PASSAGE SHOWN
========
April 6, 2012 in Nation/World

Coast Guard cannons sink abandoned ship

Tsunami sent Japanese fishing vessel across Pacific
Mark Thiessen Associated Press
 
Associated Press photo

The derelict Japanese fishing vessel Ryou-Un Maru, which drifted from Japan following last year’s magnitude-9.0 earthquake and tsunami, was intentionally sunk Thursday off the coast of Alaska.
(Full-size photo)

OVER THE GULF OF ALASKA – The long, lonely voyage of the Japanese ghost ship is over.

A U.S. Coast Guard cutter unleashed cannon fire on the abandoned 164-foot Ryou-Un Maru on Thursday, ending a journey that began when last year’s tsunami dislodged it and set it adrift across the Pacific Ocean.

It sank into waters more than 1,000 feet deep in the Gulf of Alaska, more than 150 miles from land.

The crew pummeled the ghost ship with high explosive ammunition and, soon after, the Ryou-Un Maru burst into flames, began to take on water and list, officials said.

A huge column of smoke could be seen over the gulf.

The Coast Guard warned mariners to stay away, and aviation authorities did the same for pilots. A Coast Guard C-130 plane crew monitored the operation.

In about four hours, the ship vanished into the water, said Chief Petty Officer Kip Wadlow in Juneau.

Officials decided to sink the ship, rather than risk the chance of it running aground or endangering other vessels in the busy shipping lanes between North America and Asia.
========
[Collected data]
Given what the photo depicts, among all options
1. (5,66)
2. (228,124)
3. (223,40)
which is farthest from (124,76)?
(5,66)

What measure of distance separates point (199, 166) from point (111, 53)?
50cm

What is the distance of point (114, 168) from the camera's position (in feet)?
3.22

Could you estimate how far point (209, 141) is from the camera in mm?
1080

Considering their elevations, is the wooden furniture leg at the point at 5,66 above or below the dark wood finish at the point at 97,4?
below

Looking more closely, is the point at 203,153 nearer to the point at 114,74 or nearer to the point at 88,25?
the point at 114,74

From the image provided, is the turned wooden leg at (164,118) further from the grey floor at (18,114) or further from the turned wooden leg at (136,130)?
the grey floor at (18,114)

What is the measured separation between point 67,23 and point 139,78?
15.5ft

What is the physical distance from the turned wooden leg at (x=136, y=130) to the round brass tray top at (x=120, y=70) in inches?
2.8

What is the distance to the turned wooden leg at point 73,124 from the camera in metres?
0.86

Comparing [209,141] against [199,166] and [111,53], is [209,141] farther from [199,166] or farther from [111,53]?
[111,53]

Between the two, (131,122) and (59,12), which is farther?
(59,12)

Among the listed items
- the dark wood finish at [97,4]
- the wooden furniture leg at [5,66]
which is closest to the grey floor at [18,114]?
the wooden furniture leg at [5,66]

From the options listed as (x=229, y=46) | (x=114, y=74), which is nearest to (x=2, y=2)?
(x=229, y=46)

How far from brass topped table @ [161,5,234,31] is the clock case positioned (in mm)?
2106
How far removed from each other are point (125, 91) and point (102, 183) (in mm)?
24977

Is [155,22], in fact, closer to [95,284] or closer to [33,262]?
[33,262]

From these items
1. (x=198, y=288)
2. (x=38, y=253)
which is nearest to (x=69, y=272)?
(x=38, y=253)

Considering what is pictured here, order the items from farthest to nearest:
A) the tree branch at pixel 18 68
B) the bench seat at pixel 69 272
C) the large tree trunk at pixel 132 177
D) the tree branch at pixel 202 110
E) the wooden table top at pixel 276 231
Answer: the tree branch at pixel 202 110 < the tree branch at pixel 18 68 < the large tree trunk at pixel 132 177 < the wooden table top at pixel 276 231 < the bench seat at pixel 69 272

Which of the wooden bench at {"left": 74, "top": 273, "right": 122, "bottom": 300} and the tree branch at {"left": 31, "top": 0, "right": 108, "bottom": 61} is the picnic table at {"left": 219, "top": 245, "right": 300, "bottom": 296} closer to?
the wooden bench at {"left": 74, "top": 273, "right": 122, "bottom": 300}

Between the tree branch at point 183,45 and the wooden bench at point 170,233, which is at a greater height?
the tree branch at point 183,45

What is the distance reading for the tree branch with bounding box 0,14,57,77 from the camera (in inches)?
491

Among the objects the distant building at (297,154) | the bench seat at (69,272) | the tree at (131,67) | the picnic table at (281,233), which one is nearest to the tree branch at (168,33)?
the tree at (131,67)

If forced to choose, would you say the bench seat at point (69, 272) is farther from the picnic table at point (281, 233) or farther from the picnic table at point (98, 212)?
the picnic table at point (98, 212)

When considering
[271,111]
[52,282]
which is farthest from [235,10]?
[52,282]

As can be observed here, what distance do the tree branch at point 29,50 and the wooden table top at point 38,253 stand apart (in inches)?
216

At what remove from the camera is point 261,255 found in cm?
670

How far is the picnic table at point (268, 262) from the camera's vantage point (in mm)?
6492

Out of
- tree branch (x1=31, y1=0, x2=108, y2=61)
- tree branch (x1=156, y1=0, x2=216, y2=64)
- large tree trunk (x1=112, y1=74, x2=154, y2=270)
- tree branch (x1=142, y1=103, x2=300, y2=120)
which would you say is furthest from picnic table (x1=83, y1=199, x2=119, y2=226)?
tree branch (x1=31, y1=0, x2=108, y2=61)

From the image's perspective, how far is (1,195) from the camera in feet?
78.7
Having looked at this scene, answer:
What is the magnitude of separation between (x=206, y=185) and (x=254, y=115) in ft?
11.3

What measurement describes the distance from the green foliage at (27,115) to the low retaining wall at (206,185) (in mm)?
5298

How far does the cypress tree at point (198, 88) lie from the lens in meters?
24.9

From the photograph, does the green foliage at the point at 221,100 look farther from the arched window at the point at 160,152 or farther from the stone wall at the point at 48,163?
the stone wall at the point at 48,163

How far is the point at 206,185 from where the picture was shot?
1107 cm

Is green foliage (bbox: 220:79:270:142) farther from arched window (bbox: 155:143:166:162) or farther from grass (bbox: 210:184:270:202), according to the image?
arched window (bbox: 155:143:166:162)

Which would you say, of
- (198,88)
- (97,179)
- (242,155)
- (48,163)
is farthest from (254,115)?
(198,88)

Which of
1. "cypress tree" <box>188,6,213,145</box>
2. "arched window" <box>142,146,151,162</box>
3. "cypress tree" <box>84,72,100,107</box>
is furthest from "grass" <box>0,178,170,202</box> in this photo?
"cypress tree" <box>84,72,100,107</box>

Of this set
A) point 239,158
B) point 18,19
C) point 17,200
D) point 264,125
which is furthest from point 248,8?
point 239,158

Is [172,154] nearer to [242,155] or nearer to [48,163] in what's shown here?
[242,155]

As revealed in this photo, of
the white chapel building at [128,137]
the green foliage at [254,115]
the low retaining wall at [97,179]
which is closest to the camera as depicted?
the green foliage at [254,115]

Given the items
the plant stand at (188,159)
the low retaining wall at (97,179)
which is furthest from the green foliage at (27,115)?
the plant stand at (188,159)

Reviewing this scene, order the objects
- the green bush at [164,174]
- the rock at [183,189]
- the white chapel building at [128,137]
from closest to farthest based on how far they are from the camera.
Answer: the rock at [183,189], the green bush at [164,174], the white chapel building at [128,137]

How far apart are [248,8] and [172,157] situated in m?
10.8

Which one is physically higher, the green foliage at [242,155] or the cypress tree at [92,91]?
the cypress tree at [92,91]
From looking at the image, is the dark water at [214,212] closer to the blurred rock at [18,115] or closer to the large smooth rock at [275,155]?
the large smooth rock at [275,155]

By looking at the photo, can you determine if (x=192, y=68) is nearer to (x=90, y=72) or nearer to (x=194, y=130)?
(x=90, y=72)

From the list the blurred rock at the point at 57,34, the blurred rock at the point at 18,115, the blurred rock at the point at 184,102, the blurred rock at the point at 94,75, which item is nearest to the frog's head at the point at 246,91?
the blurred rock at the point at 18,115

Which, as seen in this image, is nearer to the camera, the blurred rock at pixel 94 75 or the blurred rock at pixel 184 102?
========
EXERCISE REQUIREMENTS
A. For each statement below, say whether it agrees with the ghost ship article, answering yes or no and quoting the words that decide it: (i) The ship sank more than 150 miles from land. (ii) The ship was 200 feet long. (iii) The ship disappeared into the water in about two hours.
B. Summarize the ghost ship article in two sentences.
C. Extract from the ghost ship article the passage from "Coast Guard cannons" up to and including "across the Pacific Ocean.".

RESPONSES IN ORDER
A.
(i) Yes: "more than 150 miles from land"
(ii) No: "the abandoned 164-foot Ryou-Un Maru"
(iii) No: "In about four hours, the ship vanished into the water"

B. A U.S. Coast Guard cutter fired cannons at the abandoned Japanese fishing vessel Ryou-Un Maru on Thursday and sank it in the Gulf of Alaska. This ended a drift across the Pacific that began when last year's tsunami set the ship loose, and officials chose to sink it rather than risk it running aground or endangering other vessels in the busy shipping lanes between North America and Asia.

C.
Coast Guard cannons sink abandoned ship

Tsunami sent Japanese fishing vessel across Pacific
Mark Thiessen Associated Press
 
Associated Press photo

The derelict Japanese fishing vessel Ryou-Un Maru, which drifted from Japan following last year’s magnitude-9.0 earthquake and tsunami, was intentionally sunk Thursday off the coast of Alaska.
(Full-size photo)

OVER THE GULF OF ALASKA – The long, lonely voyage of the Japanese ghost ship is over.

A U.S. Coast Guard cutter unleashed cannon fire on the abandoned 164-foot Ryou-Un Maru on Thursday, ending a journey that began when last year’s tsunami dislodged it and set it adrift across the Pacific Ocean.